Page text:

* * * *

The Company is currently subject to claims, potential claims, inquiries or investigations, or party to legal proceedings, in various matters described below. In addition, in the ordinary course of business the Company becomes aware from time to time of claims, potential claims, inquiries or investigations, or may become party to legal proceedings arising out of various matters, such as contract matters, employment related matters, issues relating to its repeater network, product liability issues, copyright, patent, trademark or other intellectual property matters and other federal regulatory matters.

Litigation and Arbitration

Copyright Royalty Board Arbitration—The Company has recently completed the hearing phase of a Copyright Royalty Board (CRB) proceeding to set the royalty rate payable by the Company under the statutory license covering its performance of sound recordings over the XM system for the six-year period starting in January 2007. The Company anticipates that the CRB will render its decision by the end of 2007.

The Company and Sirius have proposed initially paying $1.60 per featured play of each post-1971 copyrighted sound recording for this statutory license, which would translate into a rate of approximately 1.20% of each of their expected adjusted gross revenues in 2007 (based on current annual number of featured plays), and increasing the per featured play rate in each subsequent year over the term of the license by the percentage increase in the Company’s and Sirius’ subscribers during the previous year.

* * * *

Information shown:

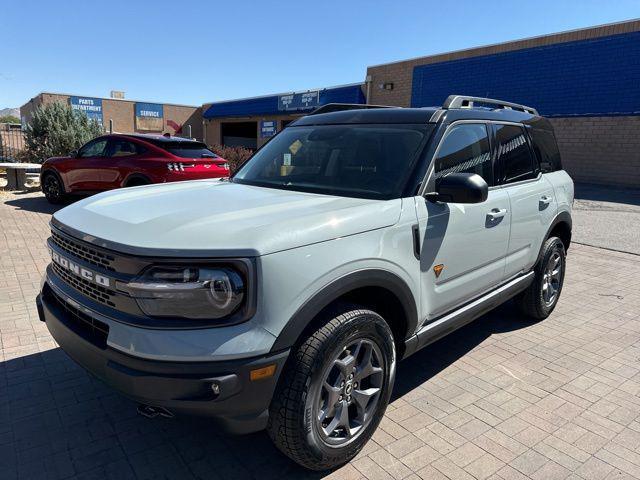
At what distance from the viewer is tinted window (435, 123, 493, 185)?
3149 millimetres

* * * *

Problems to solve:
a) In the legal proceedings passage, by when does the Company expect the CRB to render its decision?
b) Please carry the legal proceedings passage forward, starting after its last sentence.
The listing stands apart from the legal proceedings passage and is separate material.

Responses to the tasks:
a) By the end of 2007.

b)
SoundExchange, a collective operated on behalf of owners of copyrighted recordings, such as the major record labels, has proposed a set of rates (including a per broadcast per subscriber rate), effectively ranging from 8% of adjusted gross revenues at the outset of the term to as high as 23% over the term of the license (adjusted for CPI increases), depending on levels of subscribers attained.

There can be no assurance regarding the ultimate outcome of these matters, or their significance to the Company’s business, consolidated results of operations or financial position.

Separately, the Company has settled the royalty rate payable by the Company under the statutory license covering its performance of sound recordings over XM channels transmitted over the DIRECTV satellite television system, and that CRB proceeding has concluded.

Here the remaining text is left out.